Compte tenu du contexte, des échanges entre les parties et de la menace de la société SIA de procéder à la résiliation du contrat, et donc, de conserver les acomptes perçus, la société PRODISA avait intérêt à solliciter de façon non contradictoire la réalisation d’un constat pour avoir la certitude de l’existence de la marchandise avant de procéder au règlement du solde du marché.
En conséquence, nous devons donc rejeter la demande de rétraction de l’ordonnance du 28 novembre 2024 présentée par la société SIA.
Les dépens seront mis à la charge de la SARL SIA et nous rejetterons toute autre demande.
PAR CES MOTIFS
Statuant publiquement, contradictoirement et en premier ressort.
Rejetons la requête en rétraction de l’ordonnance du 28 novembre 2024.
Confirmons l’ordonnance du 28 novembre 2024.
Rejetons toute autre demande.
Condamnons la société SIA aux dépens, dont frais de greffe de la présente décision liquidés à la somme de 54,82€.
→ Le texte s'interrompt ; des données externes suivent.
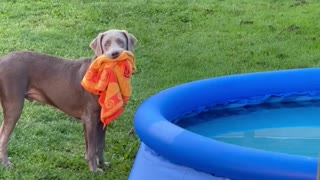 Puppy Wants an Early Morning Swim in New Pool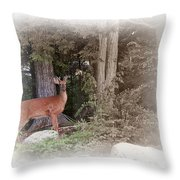 Male Whitetail Deer Throw Pillow
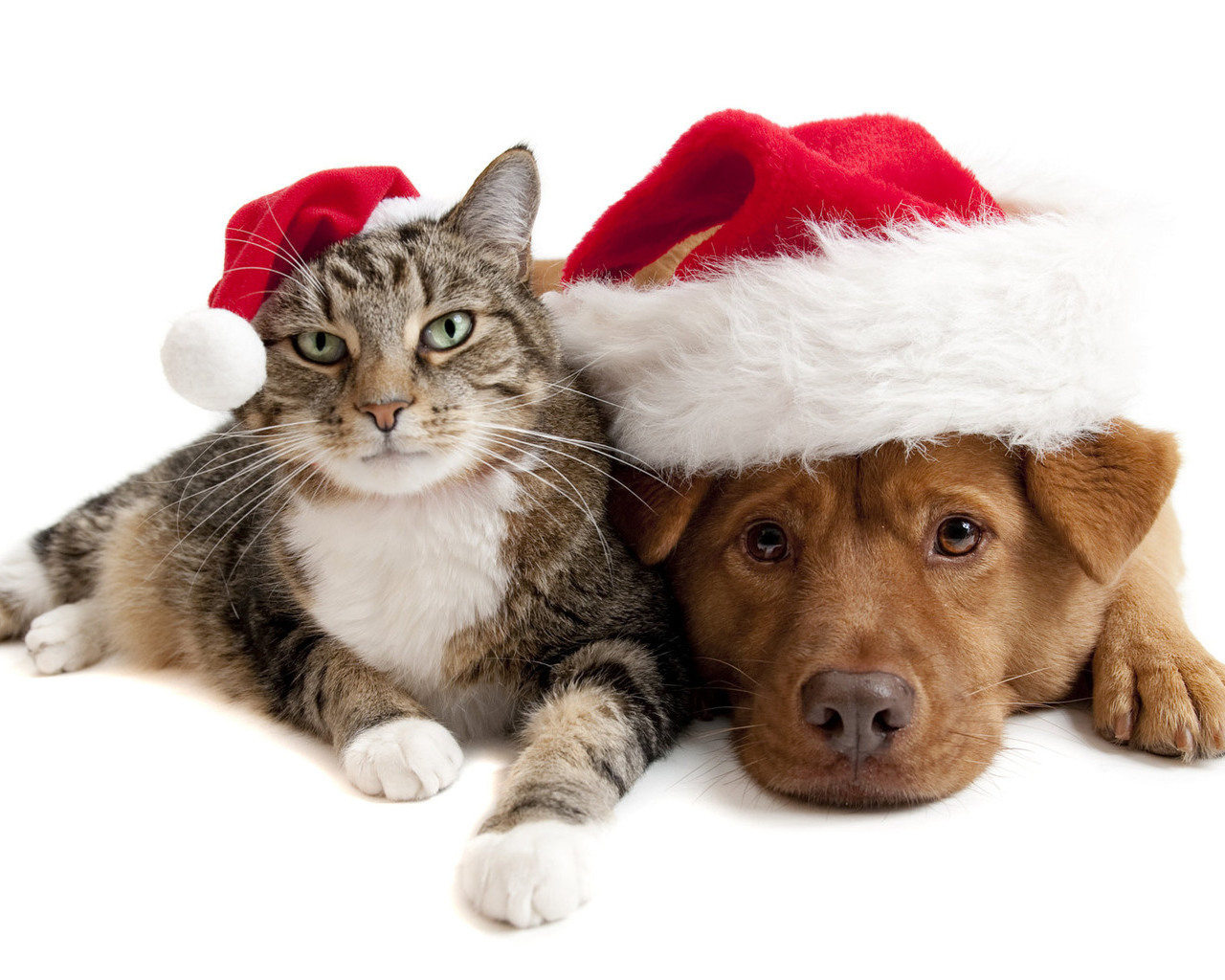 13866 download wallpaper Holidays, Animals, Cats, Dogs, New Year, Christmas, Xmas screensavers and pictures for free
Etaient présents à l’audience publique des référés du Tribunal de Commerce d’EVREUX du 13 février 2025, M. Eric GEKLE, Président d’audience et Me Sybille BOURCIER de JUNNEMANN, Greffier.
Fait et donné en Notre Cabinet, le 06 mars 2025 par Nous, M. Eric GEKLE, Président d’audience assisté de Me Sybille BOURCIER de JUNNEMANN Greffier.